The most common neuropathy caused by RT to the brain is radiation-induced optic neuropathy (RION). In a systematic review of 70 studies on the effects of brain and head and neck RT, the prevalence of retinopathy or optic neuropathy was 3.8% (147). RION has been extensively described in the literature, although it is an uncommon effect of RT and its pathophysiology remains unclear. The proposed pathophysiology of RION includes ischemic demyelination secondary to damage to the capillary endothelium, injury to vascular endothelial cells leading to retinal occlusion, an induced hypoxic environment, generation of ROS, and/or direct optic nerve damage (120,148,149).

Evidence suggests that patient- and tumor-related risk factors play only a minor role in the development of neuropathy after CNS and head and neck RT and that radiation dosage constitutes the most significant determinant for the development of neuropathy (150). In a study examining optic toxicity from RT in the treatment of meningiomas, total dose and fraction size were both risk factors for optic nerve injury (151). Multiple systematic reviews have concluded that a total dose of <50 Gy is not associated with optic neuropathy or retinopathy, but higher doses are (147,152). However, there have been a few published cases of RION after WBRT of <50 Gy (153-156). These studies support conservative dosing of RT to the brain and optic nerves given the occurrence of RION even at lower doses. Other than dose, risk factors for RION may include hypertension, smoking, optic nerve compression, and concurrent chemotherapy (150,156,157).

Neuropathies other than RION are also associated with brain tumors, their symptoms and treatment, but their specific association with RT is unclear (158). These neuropathies include vagal, recurrent laryngeal, hypoglossal, or sympathetic neuropathies (158). Presenting symptoms of cranial neuropathy include acute loss in visual acuity, hypoglossal palsy, swallowing impairment, or facial paralysis, among others [depending on the particular nerve(s) involved] (146,159). Symptoms of optic toxicity after brain RT include headaches, visual acuity defects, dizziness, and diplopia (151). RION presents as rapid and irreversible vision loss with an onset months to years after the completion of RT (147,149,151,160).

Current management recommendations for cranial neuropathies following RT mainly focus on prevention or symptom relief since a curative strategy has yet to be determined (120). The incidence of neuropathies such as RION may be reduced by limiting the dosage of RT to susceptible structures (147,152). The American Association of Physicists in Medicine recommends a maximum dose of at most 54–60 Gy in conventional fractionation to the optic nerves and other cranial nerves to reduce the risk of RION and other cranial neuropathies (152,161-163). If delivering SRS, the maximum dose to the optic nerves and other cranial nerves should be <10–12 Gy (163,164). Unfortunately, in some cases, decreased doses may result in lower rates of local control.

HBOT may be used as an adjunctive treatment for RT-induced cranial neuropathies. HBOT enhances oxygen delivery to hypoxic tissues to facilitate cellular repair by promoting angiogenesis and reducing inflammation, but the evidence supporting its use in cranial neuropathies varies (88,100,103,165,166). The inconclusive proof of utility combined with the side effects of HBOT (see section Radiation necrosis) suggests that more research is necessary to establish HBOT as a treatment for cranial neuropathies.
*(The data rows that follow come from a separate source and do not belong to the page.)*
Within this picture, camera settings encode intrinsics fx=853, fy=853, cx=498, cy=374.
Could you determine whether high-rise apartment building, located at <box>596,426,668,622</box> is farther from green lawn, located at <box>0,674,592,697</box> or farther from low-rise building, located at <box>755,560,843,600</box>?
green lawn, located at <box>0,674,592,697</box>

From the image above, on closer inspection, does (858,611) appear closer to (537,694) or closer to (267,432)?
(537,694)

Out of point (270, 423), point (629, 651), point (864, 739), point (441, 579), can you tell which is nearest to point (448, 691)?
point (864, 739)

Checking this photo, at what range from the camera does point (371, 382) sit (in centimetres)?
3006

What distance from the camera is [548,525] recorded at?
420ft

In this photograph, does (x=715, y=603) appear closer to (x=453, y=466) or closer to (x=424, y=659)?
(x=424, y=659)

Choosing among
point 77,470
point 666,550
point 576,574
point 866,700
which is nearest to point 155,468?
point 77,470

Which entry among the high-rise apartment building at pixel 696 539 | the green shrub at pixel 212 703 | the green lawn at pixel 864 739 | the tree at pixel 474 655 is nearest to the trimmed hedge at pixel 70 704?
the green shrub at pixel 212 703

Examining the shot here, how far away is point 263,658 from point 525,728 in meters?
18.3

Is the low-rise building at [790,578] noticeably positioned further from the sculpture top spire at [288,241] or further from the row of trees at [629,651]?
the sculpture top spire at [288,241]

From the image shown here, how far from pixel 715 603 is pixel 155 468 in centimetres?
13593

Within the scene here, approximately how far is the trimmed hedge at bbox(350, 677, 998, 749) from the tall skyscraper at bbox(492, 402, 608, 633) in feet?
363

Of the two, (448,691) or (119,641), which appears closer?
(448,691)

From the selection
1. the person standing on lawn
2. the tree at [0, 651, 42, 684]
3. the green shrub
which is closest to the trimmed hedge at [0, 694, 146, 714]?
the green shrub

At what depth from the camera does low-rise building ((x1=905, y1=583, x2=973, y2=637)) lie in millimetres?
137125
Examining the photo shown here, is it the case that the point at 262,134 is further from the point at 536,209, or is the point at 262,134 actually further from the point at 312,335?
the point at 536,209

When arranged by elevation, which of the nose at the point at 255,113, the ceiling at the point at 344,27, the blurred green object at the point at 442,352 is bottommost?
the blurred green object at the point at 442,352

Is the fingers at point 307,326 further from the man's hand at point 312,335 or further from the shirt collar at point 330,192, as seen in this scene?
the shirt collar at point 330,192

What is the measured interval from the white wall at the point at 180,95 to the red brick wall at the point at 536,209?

Pentoxifylline, a methylxanthine derivative, and vitamin E have been explored as pharmacological options for the treatment RION through their anti-inflammatory and anti-fibrotic properties. Otluoglu et al. demonstrated the effectiveness of pentoxifylline and vitamin E, alone and in combination, in reducing RN in an animal model (167). In clinical practice, pentoxifylline 200 mg twice daily and vitamin E 1,000 IU daily are used for RT-related complications and may be used in RION management (168). However, the evidence in favor of these interventions derives from studies that did not specifically examine RION and other neuropathies. Therefore, further investigation into the optimal management of RT-induced cranial neuropathy is needed.

Aside from pharmacological interventions, it is crucial to involve neurologists and ophthalmologists in the care of patients presenting with cranial neuropathies post-RT. These specialists can help assess, diagnose, manage symptoms, and coordinate multidisciplinary care which may improve outcomes for patients.

Endocrine dysfunction

Endocrine dysfunction is a common late effect of cranial RT. Pituitary atrophy following cranial RT is caused by hypothalamic damage, impaired secretion of hormones, or direct pituitary damage (169-171). The hypothalamus is more sensitive to RT than the parenchymal cells of the pituitary. This is evident as lower doses of RT can lead to isolated growth hormone (GH) deficiency, while higher doses may result in deficiencies in multiple pituitary hormones (170,171). The etiology of hypothalamic damage is poorly understood, but it may result from direct neuronal injury to the hypothalamus or to its vasculature (170,171). In the pituitary, higher doses of RT (>50 Gy) lead to histologic changes such as fibrosis, squamous metaplasia, and mitochondrial damage (171).

High RT dose is a risk factor for the development of endocrinopathies and the RT doses associated with deficiencies in GH, luteinizing hormone/follicle stimulating hormone (LH/FSH), and thyroid stimulating hormone (TSH) are significantly different from one another (172-174). The location of the cranial RT is also significant. The development of endocrinopathies appears to be more likely in patients receiving RT to the posterior fossa, supratentorial, or suprasellar regions (175).

Hypothalamic-pituitary (HP) dysfunction, most commonly GH deficiency, occurs years after RT (173-178). In a meta-analysis of the long-term pituitary effects of patients who had received cranial RT, 86.9% developed GH deficiency, 34.6% had HP-gonadal axis symptoms, and 23.5% had HP-adrenal axis involvement, although most cases of adrenocorticotropic hormone (ACTH) deficiency were not clinically significant (178). Most (94.4%) patients in this study received fractionated photon RT with a median dose of 54 Gy (178). Similarly, in a study of 58 patients with adult-onset gliomas, the prevalence of RT-induced hypopituitarism was 84.5%, with GH deficiency the most common (82.8%) (172). Another study of endocrinopathies in patients who had received RT for the treatment of childhood tumors found that endocrinopathies occurred around six years after diagnosis and consisted of central hypothyroidism (53%), GH deficiency (39%), precocious puberty (31%), gonadotropin releasing hormone (GnRH) deficiency (27%), primary hypothyroidism (21%), diabetes insipidus (19%), ACTH deficiency (14%), and hyperprolactinemia (6%) (175).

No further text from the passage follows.